Provided passage ::
——
Inevitable backlash to government migration plans
Voices from across the hospitality industry have immediately expressed their concern over the government's increase to migrant salary thresholds.
As part of plans to cut net migration, the home secretary James Cleverly has announced that from next spring, the government will increase the earning threshold for overseas workers by nearly 50%, from its current position of £26,200 to £38,700.
The government says this is to encourage businesses to look to British talent first and invest in their workforce, helping to deter employers from over-relying on migration.
However, given the current staff shortages seen across the whole of the industry, the news was not welcomed by those who work in hospitality.
"There were 8,500 hospitality visas issued last year, which helped bring in talented chefs and managers of the future," says UKHospitality chief executive Kate Nicholls. "Around 95% of those would no longer be eligible under these plans, despite being offered competitive salaries. These changes will further shrink the talent pool that the entire economy will be recruiting from, and only worsen the shortages hospitality businesses are facing."
UKHospitality says that around three-quarters of hospitality’s workforce is filled from within the UK, but international talent has always been attracted to work here, due to the UK's pedigree for hospitality and developing careers.
"These critical workers also bring with them a wealth of experience and skills to help further enhance our world-leading hospitality sector," adds Nicholls. "We urgently need to see an immigration system that is fit for purpose and reflects both the needs of business and the labour market. The system at the moment does none of that."
——
Material provided ::
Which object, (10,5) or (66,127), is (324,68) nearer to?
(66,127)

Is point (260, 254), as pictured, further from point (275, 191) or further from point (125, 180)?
——
Activity list ::
1. Translate this sentence from the article on hospitality and migration plans into Spanish: "However, given the current staff shortages seen across the whole of the industry, the news was not welcomed by those who work in hospitality."
2. Write the next few sentences of the article on hospitality and migration plans, picking up after its final paragraph.
You can set the material aside; none of it is needed.

Task-by-task outputs ::
1. Sin embargo, dada la actual escasez de personal que se observa en todo el sector, la noticia no fue bien recibida por quienes trabajan en la hostelería.

2.
Migration over economy
Louise Haycock, partner at Fragomen, the global immigration law firm, sees the latest government measures on lowering migration as taking precedence over economic need.
"Given there has been very limited rises to the salary threshold to sponsor migrant workers since Brexit, it was inevitable that these figures would be closely examined, especially given the higher-than-expected net migration figures published last month," says Haycock.
"However, the level of the rise in salary threshold is quite staggering and raises concerns that the government’s attempts to lower net migration figures are taking precedence to an economic need. Sectors that relied on the EU workforce to thrive have not yet had sufficient time to see the benefits of grassroots-level training and have relied on sponsoring workers in typically lower-paying roles, while also paying the very high associated government fees.
"The foreseen impact is that from spring 2024, employers will also need to increase wages, which may simply prove unaffordable, exacerbate existing shortages already and undermine the progress being made to curb inflation."